The ProCreate is similar to greenstuff but has some differences that I noticed immediately. First is that it's a lot more firm than GS, even before mixing the two colors, and requires a bit more pressure with the sculpting tools. Once it's mixed, if you've ever mixed GS and Milliput, it reminds me a lot of that - the work life seems a little longer than GS and it doesn't have as much memory as GS so when you get near the end of the work life, it's not as spongy and springy and can still take impressions from the sculpting tools, but at a lesser degree than when it's fresh. I almost always use a little curing oven on my sculpted bits so I can get more work done in a day and the ProCreate cures faster than the GS in the oven. It also cures to a harder finish and sands a hell of a lot better than GS, but unlike a GS/Milliput hybrid, it doesn't turn into concrete and you can still pull it off the figure if you're a hyper self-critical perfectionist that sometimes has to sculpt something several times to get it right. It also doesn't seem to need as much lubricant as GS and doesn't get nearly as sticky.

Information shown:
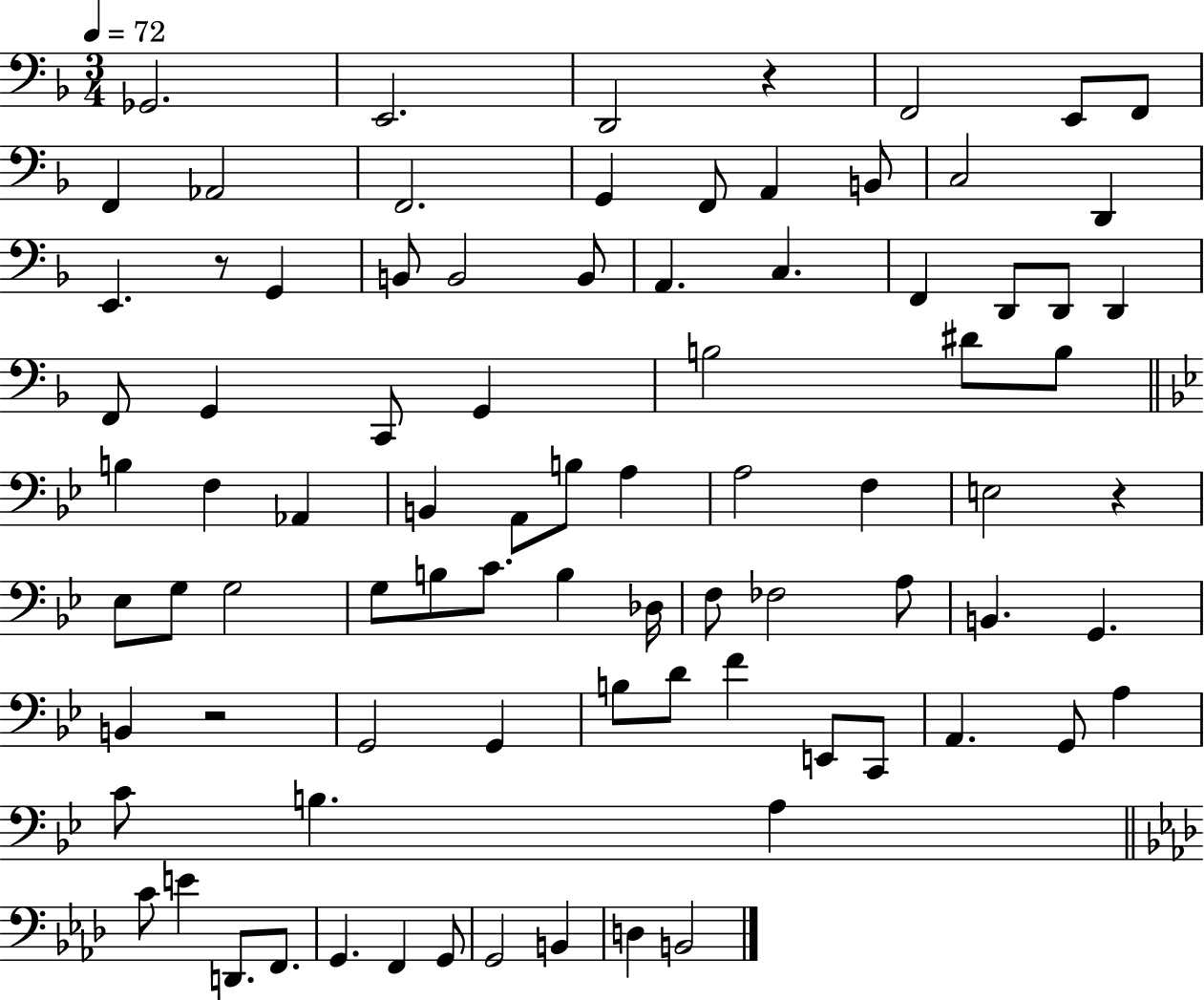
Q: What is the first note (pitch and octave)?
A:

Given problem 1:
Translate this sentence from the sculpting putty text into Spanish: "It also doesn't seem to need as much lubricant as GS and doesn't get nearly as sticky."
Given problem 2:
In the sculpting putty text, which material cures faster in the curing oven, ProCreate or GS?

Exercise output 1:
Además, no parece necesitar tanto lubricante como el GS y no se pone ni de lejos tan pegajoso.

Exercise output 2:
ProCreate cures faster than GS in the oven.